Nodding grimly, he helped her up to the afterdeck, where the possibility of being washed overboard was less. If she hasn’t secured the forward hatch properly… he thought to Gem, but before he could try to go forward to check, he had to get Olivia secured.
He looped some of the light line he had coiled beneath his pack around her and lashed her to the railing, leaving her about twenty feet of slack. “You have a blade?” he asked her, and when she nodded, continued, “If Indigo Runner goes down, you cut yourself loose, mind. She’ll pull you under if you let her, and in the sea, you’ll have some chance.”
“Don’t leave me here!” she pleaded, terror widening her eyes.
Snog, apparently thinking the same thing about the forward accessway hatch, caught one of the sailors’ attention and sent him forward to check. The man hurried to comply—an
open hatch in seas like this could be disastrous.
Seeing that the hatch problem was taken care of, Alan shook his head. “I’m not leaving the stern deck, don’t worry!”
To Gem, he added, She may not know it, but she won’t want me standing next to her if the storm mage tosses a lightning bolt our way. He’d have preferred that she’d stayed out of harm’s way in her cabin, but he understood how terrifying it must have been to be alone in the cabin while the ship was being wave-tossed. Moving away from her, he scanned the skies and seas for any sign of enemies. Snog was situated along the rail nearly dead astern, keeping his own watch.

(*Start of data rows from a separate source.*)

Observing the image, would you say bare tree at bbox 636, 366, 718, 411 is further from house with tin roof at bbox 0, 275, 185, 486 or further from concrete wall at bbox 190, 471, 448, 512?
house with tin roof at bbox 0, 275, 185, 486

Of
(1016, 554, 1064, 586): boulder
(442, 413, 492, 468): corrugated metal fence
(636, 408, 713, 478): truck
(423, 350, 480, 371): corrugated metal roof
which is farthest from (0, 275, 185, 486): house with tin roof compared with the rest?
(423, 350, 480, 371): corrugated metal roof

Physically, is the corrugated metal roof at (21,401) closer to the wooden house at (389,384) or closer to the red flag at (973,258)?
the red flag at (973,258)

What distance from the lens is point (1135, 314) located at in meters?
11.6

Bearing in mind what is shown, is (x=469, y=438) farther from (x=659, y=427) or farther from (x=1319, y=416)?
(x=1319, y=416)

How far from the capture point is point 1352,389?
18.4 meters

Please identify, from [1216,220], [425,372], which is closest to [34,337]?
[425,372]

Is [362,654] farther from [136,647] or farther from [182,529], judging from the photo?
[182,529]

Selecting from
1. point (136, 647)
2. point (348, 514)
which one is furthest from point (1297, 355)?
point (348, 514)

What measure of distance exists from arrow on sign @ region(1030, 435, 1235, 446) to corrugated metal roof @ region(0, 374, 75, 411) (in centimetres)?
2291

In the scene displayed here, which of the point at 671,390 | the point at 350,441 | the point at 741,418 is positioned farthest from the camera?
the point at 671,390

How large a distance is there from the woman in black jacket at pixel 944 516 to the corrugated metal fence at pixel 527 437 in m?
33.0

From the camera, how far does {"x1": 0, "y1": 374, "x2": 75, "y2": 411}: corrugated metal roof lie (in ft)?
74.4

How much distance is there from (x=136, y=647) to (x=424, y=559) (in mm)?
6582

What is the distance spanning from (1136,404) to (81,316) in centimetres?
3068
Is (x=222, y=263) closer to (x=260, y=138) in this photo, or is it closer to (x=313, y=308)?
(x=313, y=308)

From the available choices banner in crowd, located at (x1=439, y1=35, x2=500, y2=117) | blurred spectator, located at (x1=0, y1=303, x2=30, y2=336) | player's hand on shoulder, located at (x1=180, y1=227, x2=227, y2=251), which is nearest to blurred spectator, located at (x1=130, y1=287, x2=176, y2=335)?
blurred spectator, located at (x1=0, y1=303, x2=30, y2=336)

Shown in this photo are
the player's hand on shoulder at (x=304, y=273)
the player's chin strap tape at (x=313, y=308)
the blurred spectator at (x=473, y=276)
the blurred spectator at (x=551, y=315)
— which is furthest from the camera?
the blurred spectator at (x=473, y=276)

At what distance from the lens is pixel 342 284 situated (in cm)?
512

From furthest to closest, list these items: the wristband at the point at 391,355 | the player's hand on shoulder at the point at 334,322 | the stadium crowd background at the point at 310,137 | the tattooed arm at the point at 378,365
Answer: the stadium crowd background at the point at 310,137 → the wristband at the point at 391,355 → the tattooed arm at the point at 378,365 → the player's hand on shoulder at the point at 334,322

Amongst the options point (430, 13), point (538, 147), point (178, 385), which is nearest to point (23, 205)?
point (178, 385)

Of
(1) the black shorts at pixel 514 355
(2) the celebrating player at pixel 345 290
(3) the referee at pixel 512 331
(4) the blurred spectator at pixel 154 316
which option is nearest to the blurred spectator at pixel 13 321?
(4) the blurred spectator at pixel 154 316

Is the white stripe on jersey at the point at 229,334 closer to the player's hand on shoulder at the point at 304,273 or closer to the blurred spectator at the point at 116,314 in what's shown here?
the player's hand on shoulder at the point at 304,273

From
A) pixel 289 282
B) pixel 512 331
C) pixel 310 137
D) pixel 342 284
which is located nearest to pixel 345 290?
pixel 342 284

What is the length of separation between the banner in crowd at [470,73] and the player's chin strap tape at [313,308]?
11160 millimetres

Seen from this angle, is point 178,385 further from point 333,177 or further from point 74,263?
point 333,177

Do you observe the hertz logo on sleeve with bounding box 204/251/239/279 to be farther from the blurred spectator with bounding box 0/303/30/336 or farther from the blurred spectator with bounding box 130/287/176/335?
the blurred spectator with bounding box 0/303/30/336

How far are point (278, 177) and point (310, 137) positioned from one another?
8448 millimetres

Gods help us, Alan prayed, and hoped they were listening.
Chapter Fourteen
The five elements can be channeled by those with the power and talent to do so, to be wrought into spells of great utility and deadly force. Fire can be made to heat water, or to burn one’s foes. Earth can be used to raise a wall, or to tear it down. Water can be used to irrigate crops, or to drown one’s enemies. And air can be used to cool, or to freeze.
But the most powerful element by far is the element of void, what the elves call iari. It is from the void that all thought and creativity arise, but it is also the void from which the Dark Corruptor and his Undead minions draw their power.
The void lies above, below, and beyond the four elements, and also lies both in complement and in opposition to the others, and that is why each of the four lower elements are effective tools against the Undead in many ways but utterly ineffectual in others.
-- “The Fifth Element,” by Kirestev, Alchemist-King of Dunshor, 2214 PE
The strain in Keven’s tone was evident, and even Radiel had to admit he was demonstrating a mastery of weather magic that was more than sufficient to the task at hand.
I’m holding the rain back, now find the damned black-robe and fry him! Keven said when he reached a momentary pause in the spellsong. It helped that he didn’t need to catch his breath, so he could use the musical rest to communicate instead of inhale. The upper reaches of the storm rang with the echoes of his song, reverberating and reamplifying off the clouds, punctuated by the lightning striking all about them, the thunder crashing in brutal counterpoint to his magical power. Far below, the wraiths could see Indigo Runner still making way against the storm-whipped waves, salt spray whipping across her starboard-to-port, her crew huddling against the wind and lacerating spray as they struggled to fight the storm.